Short exercise »
Copy every entry exactly.

>> start Material to process

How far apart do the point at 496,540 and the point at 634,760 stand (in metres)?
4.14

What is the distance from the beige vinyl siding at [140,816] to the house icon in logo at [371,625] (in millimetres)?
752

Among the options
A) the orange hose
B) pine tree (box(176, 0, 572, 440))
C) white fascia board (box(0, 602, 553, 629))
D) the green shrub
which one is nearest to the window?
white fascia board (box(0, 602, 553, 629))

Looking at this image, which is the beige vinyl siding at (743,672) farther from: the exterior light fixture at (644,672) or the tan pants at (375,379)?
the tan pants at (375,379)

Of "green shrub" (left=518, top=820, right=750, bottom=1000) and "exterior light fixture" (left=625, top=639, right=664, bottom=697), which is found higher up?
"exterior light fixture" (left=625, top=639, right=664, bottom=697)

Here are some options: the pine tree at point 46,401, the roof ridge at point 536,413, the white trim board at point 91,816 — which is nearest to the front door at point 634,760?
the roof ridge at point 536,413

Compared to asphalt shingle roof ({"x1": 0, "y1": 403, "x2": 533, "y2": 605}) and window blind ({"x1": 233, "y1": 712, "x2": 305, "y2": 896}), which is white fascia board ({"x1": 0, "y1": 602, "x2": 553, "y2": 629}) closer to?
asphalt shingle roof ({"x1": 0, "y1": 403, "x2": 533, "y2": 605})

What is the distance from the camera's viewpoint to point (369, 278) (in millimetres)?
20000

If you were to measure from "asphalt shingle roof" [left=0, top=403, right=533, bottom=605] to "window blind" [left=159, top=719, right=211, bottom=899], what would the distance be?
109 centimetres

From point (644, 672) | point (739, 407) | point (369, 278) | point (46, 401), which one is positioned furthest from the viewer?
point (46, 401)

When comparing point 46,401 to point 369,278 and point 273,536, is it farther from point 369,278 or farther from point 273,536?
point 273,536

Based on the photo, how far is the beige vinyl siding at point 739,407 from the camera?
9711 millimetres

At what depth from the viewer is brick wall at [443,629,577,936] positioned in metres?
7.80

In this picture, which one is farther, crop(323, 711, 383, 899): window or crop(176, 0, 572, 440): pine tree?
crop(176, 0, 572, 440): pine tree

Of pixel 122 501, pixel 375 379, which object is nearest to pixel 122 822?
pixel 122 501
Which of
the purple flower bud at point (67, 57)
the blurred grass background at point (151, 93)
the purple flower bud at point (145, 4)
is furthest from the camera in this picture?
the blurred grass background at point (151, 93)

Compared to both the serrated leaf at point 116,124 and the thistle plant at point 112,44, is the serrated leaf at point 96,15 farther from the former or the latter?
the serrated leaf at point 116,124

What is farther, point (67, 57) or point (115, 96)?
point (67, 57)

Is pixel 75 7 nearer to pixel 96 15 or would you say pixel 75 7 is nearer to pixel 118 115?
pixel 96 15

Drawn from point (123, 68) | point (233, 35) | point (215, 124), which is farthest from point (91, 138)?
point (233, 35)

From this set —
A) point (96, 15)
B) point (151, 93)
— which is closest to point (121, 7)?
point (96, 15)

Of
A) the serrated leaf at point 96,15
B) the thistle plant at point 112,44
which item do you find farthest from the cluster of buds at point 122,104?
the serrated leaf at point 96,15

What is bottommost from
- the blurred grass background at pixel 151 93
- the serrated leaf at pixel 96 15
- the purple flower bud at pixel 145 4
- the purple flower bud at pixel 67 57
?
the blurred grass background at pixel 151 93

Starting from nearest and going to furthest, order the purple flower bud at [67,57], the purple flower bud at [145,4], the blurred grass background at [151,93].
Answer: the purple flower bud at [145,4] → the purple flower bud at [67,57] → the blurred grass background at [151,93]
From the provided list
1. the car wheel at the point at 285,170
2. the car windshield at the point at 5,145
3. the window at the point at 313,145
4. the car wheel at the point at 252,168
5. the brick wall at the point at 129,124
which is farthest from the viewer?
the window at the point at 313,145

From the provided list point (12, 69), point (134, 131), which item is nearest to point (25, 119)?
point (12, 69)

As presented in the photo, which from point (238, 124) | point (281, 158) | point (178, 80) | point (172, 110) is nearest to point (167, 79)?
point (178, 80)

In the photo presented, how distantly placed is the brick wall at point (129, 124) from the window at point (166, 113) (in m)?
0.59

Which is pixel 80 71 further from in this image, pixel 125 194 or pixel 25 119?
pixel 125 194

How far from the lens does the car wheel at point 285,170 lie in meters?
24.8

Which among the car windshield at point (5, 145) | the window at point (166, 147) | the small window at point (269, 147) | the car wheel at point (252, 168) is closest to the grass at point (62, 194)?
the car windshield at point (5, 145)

>> end Material to process

Solution to this task »
How far apart do the point at 496,540 and the point at 634,760 stand (in metres)?
4.14

What is the distance from the beige vinyl siding at [140,816] to the house icon in logo at [371,625] (in millimetres)?
752

Among the options
A) the orange hose
B) pine tree (box(176, 0, 572, 440))
C) white fascia board (box(0, 602, 553, 629))
D) the green shrub
which one is nearest to the window?
white fascia board (box(0, 602, 553, 629))

Looking at this image, which is the beige vinyl siding at (743,672) farther from: the exterior light fixture at (644,672) or the tan pants at (375,379)?
the tan pants at (375,379)

Of "green shrub" (left=518, top=820, right=750, bottom=1000) and "exterior light fixture" (left=625, top=639, right=664, bottom=697), which is found higher up?
"exterior light fixture" (left=625, top=639, right=664, bottom=697)

Here are some options: the pine tree at point 46,401, the roof ridge at point 536,413, the white trim board at point 91,816 — which is nearest to the front door at point 634,760?
the roof ridge at point 536,413

Compared to asphalt shingle roof ({"x1": 0, "y1": 403, "x2": 533, "y2": 605}) and window blind ({"x1": 233, "y1": 712, "x2": 305, "y2": 896}), which is white fascia board ({"x1": 0, "y1": 602, "x2": 553, "y2": 629}) closer to?
asphalt shingle roof ({"x1": 0, "y1": 403, "x2": 533, "y2": 605})

What is the distance from the camera's viewpoint to point (369, 278) (in millimetres)?
20000

If you were to measure from "asphalt shingle roof" [left=0, top=403, right=533, bottom=605] to "window blind" [left=159, top=719, right=211, bottom=899], what would the distance be?
109 centimetres

From point (644, 672) | point (739, 407) | point (369, 278) | point (46, 401), which one is positioned furthest from the viewer?
point (46, 401)

When comparing point 46,401 to point 369,278 and point 273,536, is it farther from point 369,278 or farther from point 273,536?
point 273,536

Based on the photo, how far is the beige vinyl siding at point 739,407 from the camera?
9711 millimetres

At what depth from the viewer is brick wall at [443,629,577,936] positioned in metres?
7.80

In this picture, which one is farther, crop(323, 711, 383, 899): window or crop(176, 0, 572, 440): pine tree?
crop(176, 0, 572, 440): pine tree

Of pixel 122 501, pixel 375 379, which object is nearest to pixel 122 822?
pixel 122 501
Which of
the purple flower bud at point (67, 57)
the blurred grass background at point (151, 93)
the purple flower bud at point (145, 4)
is furthest from the camera in this picture?
the blurred grass background at point (151, 93)

Compared to both the serrated leaf at point 116,124 and the thistle plant at point 112,44, is the serrated leaf at point 96,15 farther from the former or the latter?
the serrated leaf at point 116,124

What is farther, point (67, 57) or point (115, 96)?
point (67, 57)

Is pixel 75 7 nearer to pixel 96 15 or would you say pixel 75 7 is nearer to pixel 118 115?
pixel 96 15

Drawn from point (123, 68) | point (233, 35) | point (215, 124), which is farthest from point (91, 138)?
point (233, 35)

From this set —
A) point (96, 15)
B) point (151, 93)
— which is closest to point (121, 7)?
point (96, 15)

Of
A) the serrated leaf at point 96,15
B) the thistle plant at point 112,44
which item do you find farthest from the cluster of buds at point 122,104?
the serrated leaf at point 96,15

What is bottommost from
- the blurred grass background at pixel 151 93
- the serrated leaf at pixel 96 15
- the purple flower bud at pixel 145 4
- the purple flower bud at pixel 67 57
?
the blurred grass background at pixel 151 93

Starting from nearest and going to furthest, order the purple flower bud at [67,57], the purple flower bud at [145,4], the blurred grass background at [151,93].
Answer: the purple flower bud at [145,4] → the purple flower bud at [67,57] → the blurred grass background at [151,93]
From the provided list
1. the car wheel at the point at 285,170
2. the car windshield at the point at 5,145
3. the window at the point at 313,145
4. the car wheel at the point at 252,168
5. the brick wall at the point at 129,124
which is farthest from the viewer?
the window at the point at 313,145

From the provided list point (12, 69), point (134, 131), which item is nearest to point (25, 119)?
point (12, 69)

As presented in the photo, which from point (238, 124) | point (281, 158) | point (178, 80) | point (172, 110) is nearest to point (167, 79)?
point (178, 80)

In the photo presented, how distantly placed is the brick wall at point (129, 124) from the window at point (166, 113) (in m)?
0.59

Which is pixel 80 71 further from in this image, pixel 125 194 or pixel 25 119?
pixel 125 194

How far from the lens does the car wheel at point 285,170 lie in meters?
24.8

Which among the car windshield at point (5, 145) | the window at point (166, 147) | the small window at point (269, 147) | the car wheel at point (252, 168) is closest to the grass at point (62, 194)?
the car windshield at point (5, 145)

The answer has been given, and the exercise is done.